Glioblastoma multiforme (GBM) is the most frequent and malignant type of human brain tumor, which quickly recurs despite standard therapy (1). One possible way to overcome chemoresistance and tumor progression might be reached with the use of additional agents sensitizing tumor cells to applied therapies.

Recently it has been shown that the opioid D,L-methadone increases sensitivity toward chemotherapy of different tumor cell populations (2, 3). Opioids are substances that act on opioid receptors. Opioid receptor activation initiates a cascade of events resulting in a diversity of biological effects such as analgesia and sedation but also has effects on cell survival and proliferation (4-7). Opioid receptor stimulation can activate inhibitory Gi-proteins, which in turn block adenylyl cyclase activity, reducing cyclic adenosine monophosphate (cAMP) (Figure 1) (8). Simultaneous administration of the μ-opioid receptor agonist D,L-methadone and doxorubicin led to an increased antitumor effect via reducing second messenger cAMP (2, 3). Down-regulation of cAMP sensitizes tumor cells for anticancer treatment and leads to increased rates of apoptosis of human glioma cells and glioma stem cells in cell culture (2). This effect is most pronounced with D,L-methadone since D-methadone stabilizes the opioid receptors and thus facilitates more binding of L-methadone. D,L-Methadone also down-regulates expression of anti-apoptotic molecules such as B-cell lymphoma-extra large (BCL-xL) or X-linked inhibitor of apoptosis protein (XIAP) (2, 3, 7). The effect of D,L-methadone is also dependent on the opioid receptor density on the tumor cell surface and the agent's dosage (2, 3). As a proof-of-principle, the therapeutic effect is reversible by either blocking opioid receptors with naloxone administration, or by inhibiting Gi-proteins with pertussis toxin, leading to a subsequent increase in cAMP or by up-regulation of cAMP through inhibition of cAMP phosphodiesterases using 3-isobutyl-1-methylxanthine (2, 3). In a subcutaneous glioma model, D,L-methadone inhibited tumor growth significantly in vivo (2).

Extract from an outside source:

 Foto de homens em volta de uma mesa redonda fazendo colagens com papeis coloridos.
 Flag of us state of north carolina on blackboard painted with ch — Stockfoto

D,L-Methadone has played a role in palliative care for decades and is in use for pain treatment in patients with cancer (9). Previous studies showed that low-dose D,L-methadone (dosage of 15 mg daily) is well tolerated and results in pain control without dose escalation or opioid-induced hyperalgesia (10, 11). Care has to be taken regarding possible cardiotoxic events with higher doses and prolonged administration (12). Since the supposed anticancer effect of D,L-methadone is propagated among clinical oncologists, the use of D,L-methadone in place of other commonly used analgesics is increasing. However, there are no reliable data supporting the antitumor activity of D,L-methadone application in patients with cancer in prospective clinical studies.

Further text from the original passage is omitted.